Kezia Dugdale said she would “love” to be first minister, insisting she did not get into politics to languish on Holyrood’s opposition benches.
She also told The Press and Journal that Labour’s campaign for next year’s Scottish Parliament elections would be much more regionally focused.
Aberdeen-born Ms Dugdale made the comments as activists gathered for the party’s conference in Perth.
“I’m political because I believe the country can be better than this,” she said.
“I get out of my bed every day desperate to make this country fairer, to end child poverty, to give everyone in a life an equal start, a chance.
“And every day out of government is a day away from realising that possibility.
“I would love to be first minister. I didn’t come into politics to sit on the opposition benches.”
She said the additional powers currently being devolved to Scotland would make Holyrood “tremendously powerful”.
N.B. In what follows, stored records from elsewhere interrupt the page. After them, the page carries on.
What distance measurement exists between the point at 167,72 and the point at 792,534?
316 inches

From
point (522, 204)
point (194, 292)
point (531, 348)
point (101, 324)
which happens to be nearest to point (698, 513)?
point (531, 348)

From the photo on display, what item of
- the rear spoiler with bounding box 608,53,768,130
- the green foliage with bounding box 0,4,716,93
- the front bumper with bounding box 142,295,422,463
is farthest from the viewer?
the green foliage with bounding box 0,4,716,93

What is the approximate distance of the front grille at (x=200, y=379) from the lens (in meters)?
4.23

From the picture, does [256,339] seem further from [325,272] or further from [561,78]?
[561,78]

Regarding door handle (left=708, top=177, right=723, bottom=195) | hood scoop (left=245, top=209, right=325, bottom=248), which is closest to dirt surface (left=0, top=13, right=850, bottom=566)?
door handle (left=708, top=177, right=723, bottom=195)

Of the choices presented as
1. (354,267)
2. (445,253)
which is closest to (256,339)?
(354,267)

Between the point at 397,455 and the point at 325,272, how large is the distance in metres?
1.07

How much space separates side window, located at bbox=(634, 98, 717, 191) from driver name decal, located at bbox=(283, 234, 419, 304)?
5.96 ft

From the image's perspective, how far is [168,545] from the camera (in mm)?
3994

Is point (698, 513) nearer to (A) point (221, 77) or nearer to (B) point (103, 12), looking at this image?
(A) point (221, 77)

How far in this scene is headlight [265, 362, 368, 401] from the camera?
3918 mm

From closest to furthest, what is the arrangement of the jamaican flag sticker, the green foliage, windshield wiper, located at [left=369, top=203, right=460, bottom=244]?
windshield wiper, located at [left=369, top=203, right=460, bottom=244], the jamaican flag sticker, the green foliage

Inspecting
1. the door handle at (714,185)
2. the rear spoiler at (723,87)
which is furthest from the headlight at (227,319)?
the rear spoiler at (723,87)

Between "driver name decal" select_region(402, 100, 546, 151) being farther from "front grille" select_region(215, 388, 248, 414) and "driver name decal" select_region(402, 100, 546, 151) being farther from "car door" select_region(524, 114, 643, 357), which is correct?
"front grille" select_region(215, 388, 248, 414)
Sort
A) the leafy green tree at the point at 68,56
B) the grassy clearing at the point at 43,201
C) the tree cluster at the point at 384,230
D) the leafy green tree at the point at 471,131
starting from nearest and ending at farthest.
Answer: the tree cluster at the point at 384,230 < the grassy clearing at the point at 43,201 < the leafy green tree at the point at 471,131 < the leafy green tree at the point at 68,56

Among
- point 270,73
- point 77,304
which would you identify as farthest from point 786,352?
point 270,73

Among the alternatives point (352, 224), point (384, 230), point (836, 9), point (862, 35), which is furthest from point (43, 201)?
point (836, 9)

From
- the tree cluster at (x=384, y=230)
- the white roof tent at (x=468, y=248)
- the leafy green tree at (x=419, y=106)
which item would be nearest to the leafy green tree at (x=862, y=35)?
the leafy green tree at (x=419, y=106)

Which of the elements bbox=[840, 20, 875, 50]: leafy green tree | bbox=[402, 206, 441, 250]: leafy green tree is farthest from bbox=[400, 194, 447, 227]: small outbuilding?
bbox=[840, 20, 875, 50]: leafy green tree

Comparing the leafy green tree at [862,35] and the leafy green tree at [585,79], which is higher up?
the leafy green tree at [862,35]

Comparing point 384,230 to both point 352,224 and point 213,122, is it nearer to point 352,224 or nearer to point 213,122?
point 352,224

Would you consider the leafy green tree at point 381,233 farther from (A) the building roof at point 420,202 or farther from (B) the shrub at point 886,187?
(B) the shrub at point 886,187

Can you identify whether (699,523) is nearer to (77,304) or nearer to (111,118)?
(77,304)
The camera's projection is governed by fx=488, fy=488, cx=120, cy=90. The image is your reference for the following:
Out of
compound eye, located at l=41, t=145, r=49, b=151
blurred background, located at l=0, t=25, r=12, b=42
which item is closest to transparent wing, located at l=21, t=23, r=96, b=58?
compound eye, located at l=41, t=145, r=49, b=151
“The potential to change people’s lives is enormous and finally there are no more excuses, we simply have to do it,” she added.
Asked how she thought Labour would fare next year, she refused to make a prediction on the number of seats it would win.
Success, she insisted, would be a recognition the party is changing and voters once again seeing Labour as a “credible force” within Scottish politics.
Ms Dugdale, who was raised in Elgin, criticised the “centralised” nature of the general election campaign.
She added: “It’s a fault of mine because I was there, I was around the table, I was as involved in this as anyone else.
“So looking to 2016, I have got strong plans to have regional based campaigns.”
Meanwhile, Ms Dugdale will today make a pledge worth hundreds of millions of pounds to restore tax credits – funded by using new powers to get top earning Scots to pay more on their income.
She will use her key-note conference address to outline how the party would use “the real powers that are coming to the Scottish Parliament to change things”.